Team learning, emerging now in real teams of hospitals forming quality improvement collaboratives, is radically different.

In our model of real life team learning, we modeled 100 hospitals broken into 10 teams of 10 hospitals. Each hospital acted as a single "learning agent." Here is how a team "learns." Each of the 10 members of the team independently decides which of its 100 treatment modalities to try changing from "high to low" or "low to "high" by observing what appears to be working better among its team members. Specifically, it decides to try a new treatment value that has the highest relative prevalence among team members that have higher survival rates than at its own institution, compared to team members have have lower survival rates.

Each hospital then tries the new value of its selected modality back at its own institution, in combination with the other 99 treatments already in use there. This is tried on a relatively small number of patients, ranging from 40 per trial to 320 per trial. The new treatment is adopted if any improvement in survival is observed, without regard to statistical significance.

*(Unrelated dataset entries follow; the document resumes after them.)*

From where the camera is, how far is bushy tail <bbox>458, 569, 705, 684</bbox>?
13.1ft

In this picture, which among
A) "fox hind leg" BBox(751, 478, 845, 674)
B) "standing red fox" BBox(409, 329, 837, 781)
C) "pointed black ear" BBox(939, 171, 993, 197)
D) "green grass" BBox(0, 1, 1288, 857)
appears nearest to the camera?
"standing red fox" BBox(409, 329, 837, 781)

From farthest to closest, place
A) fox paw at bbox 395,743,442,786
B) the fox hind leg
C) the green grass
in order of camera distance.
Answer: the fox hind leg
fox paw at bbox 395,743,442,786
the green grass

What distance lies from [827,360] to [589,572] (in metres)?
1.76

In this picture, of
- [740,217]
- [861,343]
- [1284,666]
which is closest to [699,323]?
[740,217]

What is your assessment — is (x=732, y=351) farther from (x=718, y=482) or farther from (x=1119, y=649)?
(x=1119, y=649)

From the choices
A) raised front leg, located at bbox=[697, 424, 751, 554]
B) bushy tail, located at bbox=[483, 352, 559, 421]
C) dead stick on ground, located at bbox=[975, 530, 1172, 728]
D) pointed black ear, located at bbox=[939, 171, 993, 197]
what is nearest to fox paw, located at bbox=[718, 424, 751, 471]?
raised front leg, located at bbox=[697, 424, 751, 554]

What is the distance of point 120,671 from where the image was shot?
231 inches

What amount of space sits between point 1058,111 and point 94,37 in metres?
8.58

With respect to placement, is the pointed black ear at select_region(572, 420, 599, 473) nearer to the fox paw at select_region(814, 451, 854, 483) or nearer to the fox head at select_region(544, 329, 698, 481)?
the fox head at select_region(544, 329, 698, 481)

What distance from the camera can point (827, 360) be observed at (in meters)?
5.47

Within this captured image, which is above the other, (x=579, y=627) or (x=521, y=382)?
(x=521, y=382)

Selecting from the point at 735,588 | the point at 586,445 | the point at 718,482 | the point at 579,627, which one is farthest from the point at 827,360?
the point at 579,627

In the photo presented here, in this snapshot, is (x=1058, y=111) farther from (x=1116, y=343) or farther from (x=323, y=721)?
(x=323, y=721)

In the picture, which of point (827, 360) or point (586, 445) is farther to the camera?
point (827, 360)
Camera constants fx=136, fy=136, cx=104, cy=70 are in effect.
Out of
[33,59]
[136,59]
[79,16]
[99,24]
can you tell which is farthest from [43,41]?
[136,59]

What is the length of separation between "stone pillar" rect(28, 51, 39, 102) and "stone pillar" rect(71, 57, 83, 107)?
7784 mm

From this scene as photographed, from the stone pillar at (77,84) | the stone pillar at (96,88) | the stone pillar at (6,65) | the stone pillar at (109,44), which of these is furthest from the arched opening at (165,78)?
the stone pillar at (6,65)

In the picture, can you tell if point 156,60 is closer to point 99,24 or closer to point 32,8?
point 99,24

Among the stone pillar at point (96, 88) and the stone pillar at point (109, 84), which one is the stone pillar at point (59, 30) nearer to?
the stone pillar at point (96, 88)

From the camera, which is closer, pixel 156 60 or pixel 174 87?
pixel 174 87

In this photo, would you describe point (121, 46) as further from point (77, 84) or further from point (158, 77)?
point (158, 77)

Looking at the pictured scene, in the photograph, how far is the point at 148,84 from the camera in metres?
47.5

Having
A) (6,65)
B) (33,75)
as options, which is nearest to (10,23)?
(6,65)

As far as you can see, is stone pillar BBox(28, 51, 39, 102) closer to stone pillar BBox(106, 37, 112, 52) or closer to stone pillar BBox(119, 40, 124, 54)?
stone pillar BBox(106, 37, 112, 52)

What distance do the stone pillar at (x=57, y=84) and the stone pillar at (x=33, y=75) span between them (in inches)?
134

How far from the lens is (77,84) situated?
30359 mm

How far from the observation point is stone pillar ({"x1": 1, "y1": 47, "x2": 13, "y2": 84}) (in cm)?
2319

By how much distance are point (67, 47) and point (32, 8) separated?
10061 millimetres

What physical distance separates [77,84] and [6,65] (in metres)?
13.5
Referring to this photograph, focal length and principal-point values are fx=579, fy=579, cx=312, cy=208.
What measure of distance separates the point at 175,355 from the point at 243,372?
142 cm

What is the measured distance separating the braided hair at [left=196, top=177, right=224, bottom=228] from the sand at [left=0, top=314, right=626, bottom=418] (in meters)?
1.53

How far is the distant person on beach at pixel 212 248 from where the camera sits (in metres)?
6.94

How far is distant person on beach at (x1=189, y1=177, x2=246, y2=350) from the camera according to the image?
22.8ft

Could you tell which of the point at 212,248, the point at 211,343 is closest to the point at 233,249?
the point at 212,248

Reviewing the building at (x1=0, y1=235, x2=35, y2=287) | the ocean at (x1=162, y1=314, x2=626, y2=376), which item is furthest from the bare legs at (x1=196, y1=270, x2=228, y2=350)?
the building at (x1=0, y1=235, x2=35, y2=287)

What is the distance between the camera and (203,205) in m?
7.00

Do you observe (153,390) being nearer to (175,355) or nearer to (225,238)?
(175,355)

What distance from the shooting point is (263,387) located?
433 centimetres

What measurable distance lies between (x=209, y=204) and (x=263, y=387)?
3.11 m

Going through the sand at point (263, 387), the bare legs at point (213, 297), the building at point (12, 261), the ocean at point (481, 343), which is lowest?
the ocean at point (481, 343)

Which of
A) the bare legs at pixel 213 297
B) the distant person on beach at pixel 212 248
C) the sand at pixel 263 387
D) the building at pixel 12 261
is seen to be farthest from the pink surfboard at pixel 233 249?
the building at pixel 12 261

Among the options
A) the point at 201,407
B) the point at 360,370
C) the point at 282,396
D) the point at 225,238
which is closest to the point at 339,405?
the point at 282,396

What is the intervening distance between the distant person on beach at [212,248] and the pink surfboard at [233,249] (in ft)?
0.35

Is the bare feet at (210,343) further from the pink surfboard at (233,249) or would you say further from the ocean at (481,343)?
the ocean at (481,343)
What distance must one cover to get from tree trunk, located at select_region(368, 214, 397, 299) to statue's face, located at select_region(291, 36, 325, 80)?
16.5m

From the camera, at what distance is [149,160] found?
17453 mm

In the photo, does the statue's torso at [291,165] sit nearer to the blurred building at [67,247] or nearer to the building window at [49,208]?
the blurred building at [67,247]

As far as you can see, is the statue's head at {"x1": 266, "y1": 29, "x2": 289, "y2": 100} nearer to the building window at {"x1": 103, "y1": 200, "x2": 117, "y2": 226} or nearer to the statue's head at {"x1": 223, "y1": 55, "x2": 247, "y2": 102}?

Then this search process iterates. During this, some hospital may chose a previously flipped treatment and flip it back from low to the former high.

In both RCT and Team Learning these iterations continue for 100 cycles. Stunningly, Team Learning outperforms RCT in virtually all cases. RCT only outperforms Team Learning on single-peaked "Fuji" landscapes when factors are fully independent and very large numbers of patients are enrolled in the trials.

This is only a first study. But do we know that causality in biology is multifactorial? Yes, it typically is. Polygeny in developmental biology has been known for many years. Here many genes contribute to one phenotype or "outcome." Causality here is multifactorial. Finally, I also want to note that surgery improves over time without using RCT; we cannot clone surgeons. So clinical multifactorial learning without RCT is perfectly possible.

If confirmed, what does this portend?

1) Although double blind randomized controlled trials will remain the gold standard for assessing the risks and benefits of novel therapies, it becomes very likely that the reliance of the medical profession and FDA on such studies, which when they work do work, is nevertheless too narrow a basis for clinical learning about good combinations of drugs to use or other combinations of treatment modalities. Team Learning is better at learning complex combinations of treatment modalities. Cells and organisms are networks causally. Effective control may require inputs at many points simultaneously, not single silver bullets. Thus over-reliance on single-factor RCT is probably throwing away clinically relevant information to all our loss.

2) That which is FDA approved strongly defines "best practice" medicine by which well trained doctors practice and are even constrained to practice, for fear of unscientific, even charlatan, medicine. But if "best practice" is based on too narrow an evidential basis, we all suffer.

3) We need to learn multifactorial medicine, some new combination of systems biology, complexity theory and medicine, an imposing task for the near future.

4) We may need to broaden our thinking and rethink rules which may be overly constrictive.